Friday, July 20, 2018

'Mamma Mia! Here We Go Again,' My, My How Can I Resist You?

Diggin' the dancing queens

I understand the appeal of jukebox musicals. Sometimes (OK, maybe most times), I much prefer going to a dive bar with a great jukebox over seeing a new band at a local club. There's comfort in the familiar, and knowing ahead of time how an evening's songs will make you feel.

One's enjoyment of the Mamma Mia! movies will, of course, depend, a lot, on one's tolerance for ABBA's musical catalog. My tolerance is pretty high, so, while I found the first film's plot a tad insipid, and the musical performances ranging from adequate (Meryl Streep; Amanda Seyfried), to excruciating (Pierce Brosnan), I still had fun watching it, if only to see which ABBA song would be force-fed into the plot next.

Of course, the soundtrack for that first film consists almost entirely of ABBA's greatest hits, which would seemingly leave Mamma Mia! Here We Go Again with the choice to either rehash those numbers, or reach deeper into the ABBA catalog. It does both.

The film serves as both a sequel and prequel to Mamma Mia! In the now, Sophie (Amanda Seyfried) is re-vamping and re-opening the hotel in Greece her mother, Donna (Meryl Streep) spent the majority of her life working on. Will her three dads (Pierce Brosnan, Colin Firth, Stellan Skarsgård) make it to the opening? Will her boyfriend, Sky (Dominic Cooper)? Will her estranged grandmother? (Spoiler alert, she's played by Cher, and she's on the poster and the trailer). Or will weather ruin the whole event?

Since that's the extent of the drama in that plotline, the real soap opera plays out in the past, as we follow young Donna (Lily James) during that fateful summer in 1979 that led to Sophie's birth. Somehow, we're to believe someone who looks like Lily James grows up to look like Meryl Streep, which, yes, is preposterous, and we must also take the casting of the younger versions of her suitors with an equal grain of salt. It's only Jessica Keenan Wynn who is utterly convincing in the flashback scenes as the young Tanya (Christine Baranski).

Thankfully, these younger avatars have stronger voices than some of their older counterparts, which helps to justify the casting. And Lily James manages to turn a potential manic pixie dream girl into someone who feels much more lived-in and relatable. You don't doubt the infatuation of her three suitors.

One of the irksome things about the first film was how the choice of song didn't always feel organic to the plot ("Does Your Mother Know" is tied into a May-December flirtation that leads nowhere), or just features the actors singing at each other ("SOS," which is what I shouted after hearing Brosnan sing just one lyric.)

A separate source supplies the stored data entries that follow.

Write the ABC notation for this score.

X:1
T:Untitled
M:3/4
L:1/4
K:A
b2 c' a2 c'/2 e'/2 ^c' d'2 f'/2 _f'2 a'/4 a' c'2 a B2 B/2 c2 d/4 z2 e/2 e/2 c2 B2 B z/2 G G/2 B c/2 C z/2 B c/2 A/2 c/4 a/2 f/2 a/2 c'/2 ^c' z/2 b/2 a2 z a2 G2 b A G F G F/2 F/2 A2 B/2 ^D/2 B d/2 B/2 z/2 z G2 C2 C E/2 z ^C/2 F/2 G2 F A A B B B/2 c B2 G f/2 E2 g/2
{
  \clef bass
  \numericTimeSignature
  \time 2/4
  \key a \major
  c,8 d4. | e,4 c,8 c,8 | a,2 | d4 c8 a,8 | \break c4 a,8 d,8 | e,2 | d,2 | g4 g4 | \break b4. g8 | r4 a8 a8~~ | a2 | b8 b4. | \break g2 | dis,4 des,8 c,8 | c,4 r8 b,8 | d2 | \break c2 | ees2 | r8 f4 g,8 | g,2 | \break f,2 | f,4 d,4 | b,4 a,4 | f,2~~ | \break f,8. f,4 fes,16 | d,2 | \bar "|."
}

So while there are some greatest hits reprieves here, (it was hard not to sing along to "Dancing Queen" this time, especially when it turns into a dance number performed by hundreds of people on the island's docks), there are also more organic feeling numbers, like "When I Kissed the Teacher," which Donna performs alongside her pals Tanya and Rose during their graduation from Oxford, (look for a cameo by ABBA's Björn Ulvaeus in that scene), and "Angeleyes," which gets a very theatrical rendering by Christine Baranski and Julie Walters.

And then there's Cher. To say her character in the film is ridiculous (she's supposed to be Donna's mother; Cher is two years older than Meryl Streep), is to just recognize the appeal of casting her. The movie grinds to a halt for her performance of "Fernando," as well it should. You may groan at the obviousness of the number. You may role your eyes a bit. But you'll be smiling the whole time. And that goes for Mama Mia! Here We Go Again as well.